Had that gone in, it would have been reward for the Blues' strong start to the second period after they'd drawn the home side's fire during a tightly-contested first period in which the effectiveness of all of Jefferson Montero, Andre Ayew, Gylfi Sigurdsson and Jonjoe Shelvey was gradually nullified by an excellent Everton rearguard. John Stones, a player for whom observers might soon run out of superlatives, was the stand-out performer with another exhibition of staggeringly composed and effective defending but Tim Howard was effective when called upon and the two young fullbacks, Galloway and Tyias Browning, belied their comparative lack of experience with hugely impressive individual performances.

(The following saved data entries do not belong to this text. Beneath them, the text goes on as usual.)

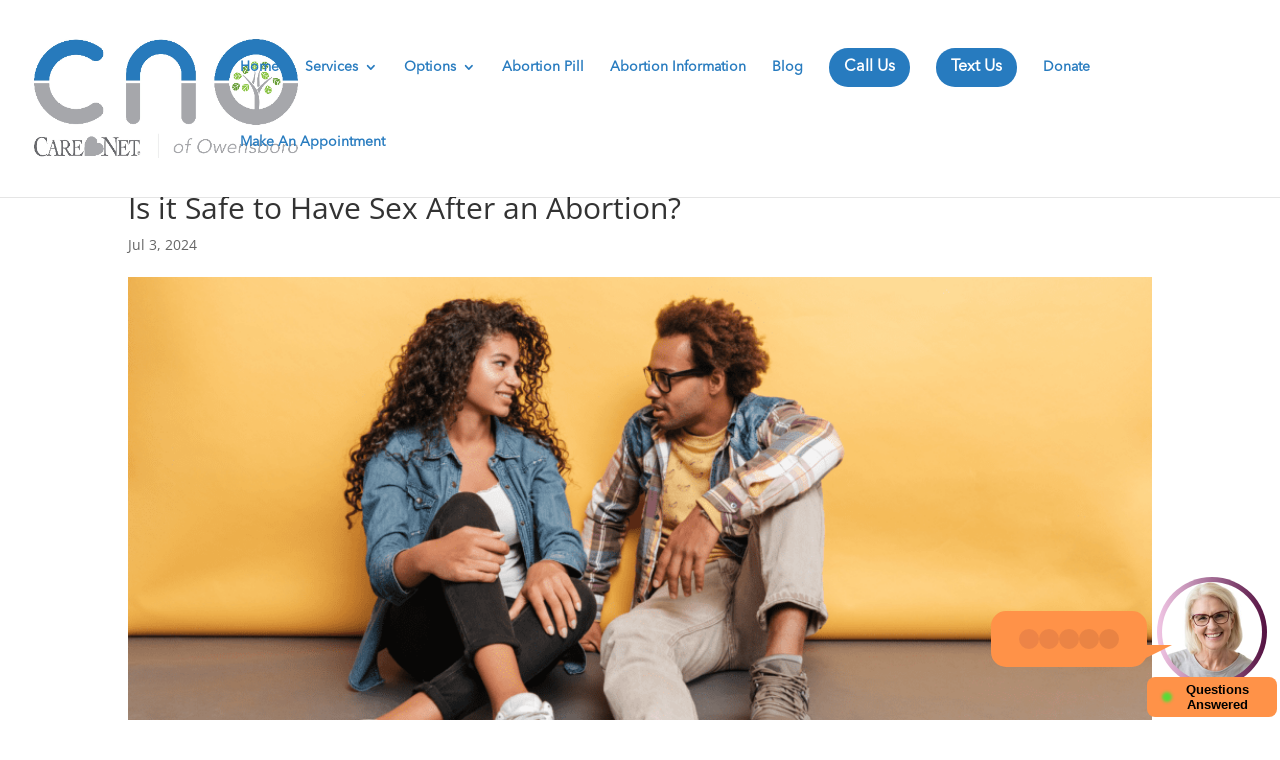

--- FILE ---
content_type: text/css
request_url: https://careneto.org/wp-content/et-cache/19444/et-core-unified-deferred-19444.min.css?ver=1765144058
body_size: 318
content:
@font-face{font-family:"Avenir Next";font-display:swap;src:url("https://careneto.org/wp-content/uploads/et-fonts/AvenirNextLTPro-Regular.otf") format("opentype")}.et_pb_text_0{line-height:1.8em;font-family:'Avenir Next',Helvetica,Arial,Lucida,sans-serif;font-size:21px;line-height:1.8em}.et_pb_text_0.et_pb_text a,.et_pb_text_1.et_pb_text a{color:#277BBF!important}.et_pb_text_0 a{line-height:1.8em}.et_pb_text_0 ul li,.et_pb_text_1 ul li,.et_pb_text_1 ol li{line-height:1.8em;line-height:1.8em}body #page-container .et_pb_section .et_pb_button_0{color:#FFFFFF!important;border-radius:40px;font-size:21px;background-color:#277BBF}body #page-container .et_pb_section .et_pb_button_0:after{font-size:1.6em}body.et_button_custom_icon #page-container .et_pb_button_0:after{font-size:21px}.et_pb_button_0,.et_pb_button_0:after{transition:all 300ms ease 0ms}.et_pb_text_1{line-height:1.8em;font-family:'Avenir Next',Helvetica,Arial,Lucida,sans-serif;font-size:21px;line-height:1.8em;padding-top:25px!important}@media only screen and (max-width:980px){body #page-container .et_pb_section .et_pb_button_0:after{display:inline-block;opacity:0}body #page-container .et_pb_section .et_pb_button_0:hover:after{opacity:1}}@media only screen and (max-width:767px){body #page-container .et_pb_section .et_pb_button_0:after{display:inline-block;opacity:0}body #page-container .et_pb_section .et_pb_button_0:hover:after{opacity:1}}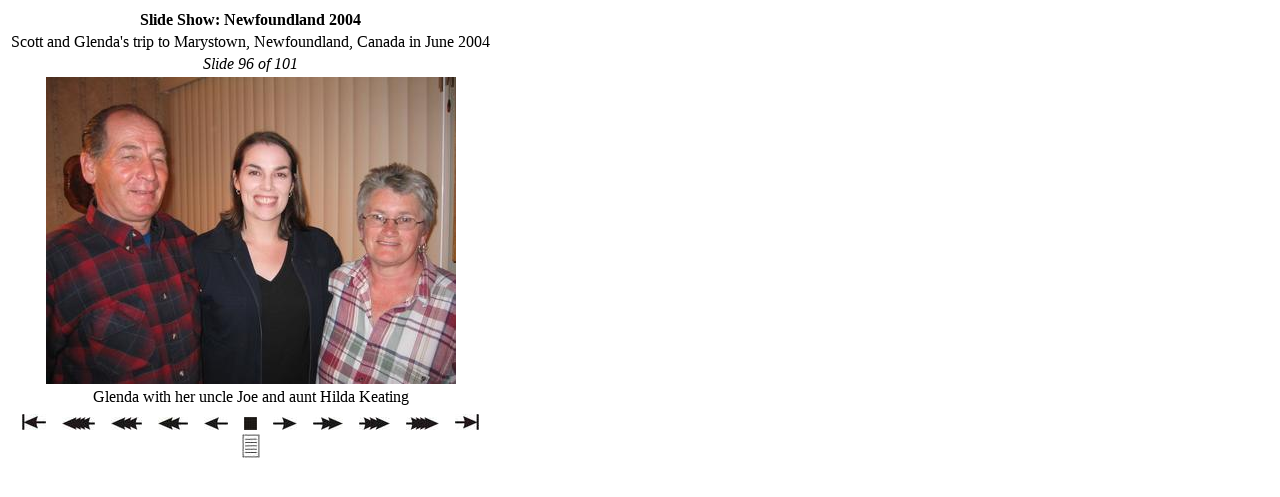

--- FILE ---
content_type: text/html;charset=ISO-8859-1
request_url: http://www.scottandglenda.com/ss/Newfoundland2004/all.ss?cmd=view&slideNum=95
body_size: 700
content:








<html>
  <head>
    <title>SlideShow View Slide--Glenda with her uncle Joe and aunt Hilda Keating</title>
    
  </head>
  <body>
  <form method="post">
    <input type="hidden" name="updateSlideNum" 
        value="95">
    <table>
      <tr><th><center><b>
        Slide Show: 
        Newfoundland 2004
        </b></center></th></tr>
      <tr><td><center>
      
      Scott and Glenda's trip to Marystown, Newfoundland, Canada in June 2004
      
      </center></th></tr>
      <tr><td><center>
      <i>Slide 96 of 101</i>
      </center></th></tr>
      <tr><td align="center">
      <a href="img_0918.jpg" target="fullsize">
      <img src="th_0918.jpg">
      </a>
      </td></tr>
      <tr><td><center>
      
      Glenda with her uncle Joe and aunt Hilda Keating
      
      </center></td></tr>
      <tr><td><center>
      
      <tr><td><center>
      <a  href="http://www.scottandglenda.com/ss/Newfoundland2004/all.ss?cmd=first&slideNum=95"><img border=0 src="/ss/icons/arrow-ls.jpg" alt="First" title="First"></a>
      &nbsp;&nbsp;
      <a  href="http://www.scottandglenda.com/ss/Newfoundland2004/all.ss?cmd=prev1&slideNum=95"><img border=0 src="/ss/icons/arrow-l4.jpg" alt="Previous - Auto 1 sec" title="Previous - Auto 1 sec"></a>
      &nbsp;&nbsp;
      <a  href="http://www.scottandglenda.com/ss/Newfoundland2004/all.ss?cmd=prev3&slideNum=95"><img border=0 src="/ss/icons/arrow-l3.jpg" alt="Previous - Auto 3 sec" title="Previous - Auto 3 sec"></a>
      &nbsp;&nbsp;
      <a  href="http://www.scottandglenda.com/ss/Newfoundland2004/all.ss?cmd=prev5&slideNum=95"><img border=0 src="/ss/icons/arrow-l2.jpg" alt="Previous - Auto 5 sec" title="Previous - Auto 5 sec"></a>
      &nbsp;&nbsp;
      <a  href="http://www.scottandglenda.com/ss/Newfoundland2004/all.ss?cmd=prev&slideNum=95"><img border=0 src="/ss/icons/arrow-l1.jpg" alt="Previous" title="Previous"></a>
      &nbsp;&nbsp;
      <a  href="http://www.scottandglenda.com/ss/Newfoundland2004/all.ss?cmd=view&slideNum=95"><img border=0 src="/ss/icons/box25.jpg" alt="Stop" title="Stop"></a>
      &nbsp;&nbsp;
      <a  href="http://www.scottandglenda.com/ss/Newfoundland2004/all.ss?cmd=next&slideNum=95"><img border=0 src="/ss/icons/arrow-r1.jpg" alt="Next" title="Next"></a>
      &nbsp;&nbsp;
      <a  href="http://www.scottandglenda.com/ss/Newfoundland2004/all.ss?cmd=next5&slideNum=95"><img border=0 src="/ss/icons/arrow-r2.jpg" alt="Next - Auto 5 sec" title="Next - Auto 5 sec"></a>
      &nbsp;&nbsp;
      <a  href="http://www.scottandglenda.com/ss/Newfoundland2004/all.ss?cmd=next3&slideNum=95"><img border=0 src="/ss/icons/arrow-r3.jpg" alt="Next - Auto 3 sec" title="Next - Auto 3 sec"></a>
      &nbsp;&nbsp;
      <a  href="http://www.scottandglenda.com/ss/Newfoundland2004/all.ss?cmd=next1&slideNum=95"><img border=0 src="/ss/icons/arrow-r4.jpg" alt="Next - Auto 1 sec" title="Next - Auto 1 sec"></a>
      &nbsp;&nbsp;
      <a  href="http://www.scottandglenda.com/ss/Newfoundland2004/all.ss?cmd=last&slideNum=95"><img border=0 src="/ss/icons/arrow-rs.jpg" alt="Last" title="Last"></a><br><a  href="http://www.scottandglenda.com/ss/Newfoundland2004/all.ss?cmd=list"><img border=0 src="/ss/icons/list.jpg" alt="Show list of slides" title="Show list of slides"></a></center></td></tr>
    </table>
    </body>
  </form>
</html>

Indeed, it was Browning, playing instead of the injured Seamus Coleman, who restricted Montero to just a handful of dangerous moments on Swansea's left and the combination of Galloway and Phil Jagielka shut down the threat from Ayew, while Barry and James McCarthy were relentless in closing down the space on which Shelvey and Sigurdsson thrive. And when they did manage to feed Bafetimbi Gomis up front, Howard was on hand to smother a well-struck half-volley from the Frenchman, see a shot by the same player past his right-hand post following an almost catastrophic back header by Barry and parry away his powerful effort in the second half. He also batted a stinging drive from Montero behind for a corner.

As the better side overall, Everton should have won, though and completed what would have been an almost perfect away performance. The fact that only two of their 17 shots were on target told the story, however, and it underscored the gamble that Martinez took in first ruling out buying another striker this past summer and then, having changed his mind, finished the window without having added a reliable, experienced marksman to the squad. The question of what happens if Lukaku gets injured or, like today, just isn't at the races in front of goal should not really have been left to chance.

It's true that most Blues would have taken a point before the game but in the final reckoning it was an opportunity to pick up three that was spurned. Nevertheless, Kevin Mirallas' late red card for a sloppy studs-up challenge on Modou Barrow aside, it was a hugely encouraging outing in a season that is yet young, not least because Barkley continued his upward trajectory following last season's fall from relative grace. Driving from his slightly withdrawn role, he was a box of tricks who wriggled out of seemingly impossible situations at times while at others he would appear to have snookered himself with Peter Beagrie-esque over-elaboration, only to glide past his man with ease.

In that sense, therefore, the boon to his confidence, that of Browning and Galloway and, by extension, the team as a whole might ultimately mean that his goalless affair and the solitary point Everton earned from it comes to represent a lot more in the long run.